# Hops and bittering, kit beers



## matt79hz (19/9/13)

Hey guys .. first post.

Recently I've attempted to make a seriously bitter beer. Before this I have only steeped hops which I understand only adds a small amount of flavour and aroma. After consultation with the local home brew store bloke, I've just put down this brew.

Coopers English bitter
1kg dextrose
roughly, 50min boil of 8gm Pride of ringwood. In about 800ml of water.
20min of a further 5gm
5min of 5grams more. (the total was roughly half of a copper tun 50gm pouch)

Yes, I understand POR is usually used in Australian beers.

This is far from an advanced brew but I just wanted to hear some feedback regarding whether or not I can expect a quality beer. Will the hops collate at the bottom, or will I have to syphon the wort before bottling ? I'm concerned as I tasted the wort straight from the tap and some of the hops came straight though. Only day 3 of fermentation.

Thanks for any help or advice.


----------



## yum beer (19/9/13)

You should have filtered out the hops before adding to the fermenter thus avoiding the 'hops in tap' problem and also the increased amount of flavour and aroma you will develop.
Can you expect a quality brew?... I doubt it. POR does not go well in later additions, it is great for bittering 'Aussie' styles as you say,
If you want more bitterness try a 'toucan' brew or add some hops that are more appropriate for the style you are brewing(HBS dude should of been able to tell you that).
ah hahhaha, here comes another sucker I can offload this shity copper tun Pride Of Ringwood to...ah hahahaaha....

Do some reading around here matt and ask questions if you need, ask here not the HBS, he has played his weak hand, let those who can help, help.


----------



## matt79hz (19/9/13)

--*--

[Written task 1] Please reproduce the hops thread from "This is far" to "3 of fermentation.".
[Written task 2] According to the hops thread, which day of fermentation was the brew on when the first post was written?
[Written task 3] Translate this sentence from the hops thread into Spanish: "Yes, I understand POR is usually used in Australian beers."

[Entries]
--*--

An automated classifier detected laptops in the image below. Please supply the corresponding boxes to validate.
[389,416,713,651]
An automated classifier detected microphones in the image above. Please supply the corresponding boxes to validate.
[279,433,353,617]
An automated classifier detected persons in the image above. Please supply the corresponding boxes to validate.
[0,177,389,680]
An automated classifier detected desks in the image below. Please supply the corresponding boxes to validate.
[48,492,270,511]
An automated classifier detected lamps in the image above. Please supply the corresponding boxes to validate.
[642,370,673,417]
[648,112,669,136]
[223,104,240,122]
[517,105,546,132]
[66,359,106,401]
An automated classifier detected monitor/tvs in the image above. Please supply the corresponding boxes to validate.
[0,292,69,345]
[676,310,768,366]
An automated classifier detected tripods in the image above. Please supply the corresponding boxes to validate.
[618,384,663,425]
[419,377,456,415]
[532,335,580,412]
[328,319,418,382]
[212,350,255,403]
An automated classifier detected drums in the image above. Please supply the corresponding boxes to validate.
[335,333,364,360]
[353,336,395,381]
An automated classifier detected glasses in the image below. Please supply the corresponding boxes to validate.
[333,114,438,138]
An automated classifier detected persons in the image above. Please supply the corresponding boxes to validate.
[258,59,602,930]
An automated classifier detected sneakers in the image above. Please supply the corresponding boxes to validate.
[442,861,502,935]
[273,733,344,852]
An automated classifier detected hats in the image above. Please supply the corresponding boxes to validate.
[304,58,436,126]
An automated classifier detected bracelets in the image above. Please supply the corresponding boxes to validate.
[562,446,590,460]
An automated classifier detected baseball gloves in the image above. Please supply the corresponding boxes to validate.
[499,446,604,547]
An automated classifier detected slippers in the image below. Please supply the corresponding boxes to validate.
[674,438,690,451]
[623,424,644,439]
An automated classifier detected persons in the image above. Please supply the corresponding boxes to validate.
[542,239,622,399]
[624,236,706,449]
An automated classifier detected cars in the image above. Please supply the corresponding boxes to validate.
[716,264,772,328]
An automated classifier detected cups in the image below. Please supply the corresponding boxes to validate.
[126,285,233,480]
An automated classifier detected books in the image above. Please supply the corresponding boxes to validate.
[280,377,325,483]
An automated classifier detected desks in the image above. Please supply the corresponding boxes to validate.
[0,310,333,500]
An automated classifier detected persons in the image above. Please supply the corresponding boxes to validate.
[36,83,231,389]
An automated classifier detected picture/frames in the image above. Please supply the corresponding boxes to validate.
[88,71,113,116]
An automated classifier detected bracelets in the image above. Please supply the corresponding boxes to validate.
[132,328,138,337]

--*--

[Written response 1]
This is far from an advanced brew but I just wanted to hear some feedback regarding whether or not I can expect a quality beer. Will the hops collate at the bottom, or will I have to syphon the wort before bottling ? I'm concerned as I tasted the wort straight from the tap and some of the hops came straight though. Only day 3 of fermentation.

[Written response 2] Day 3.

[Written response 3] Sí, entiendo que el POR se usa normalmente en las cervezas australianas.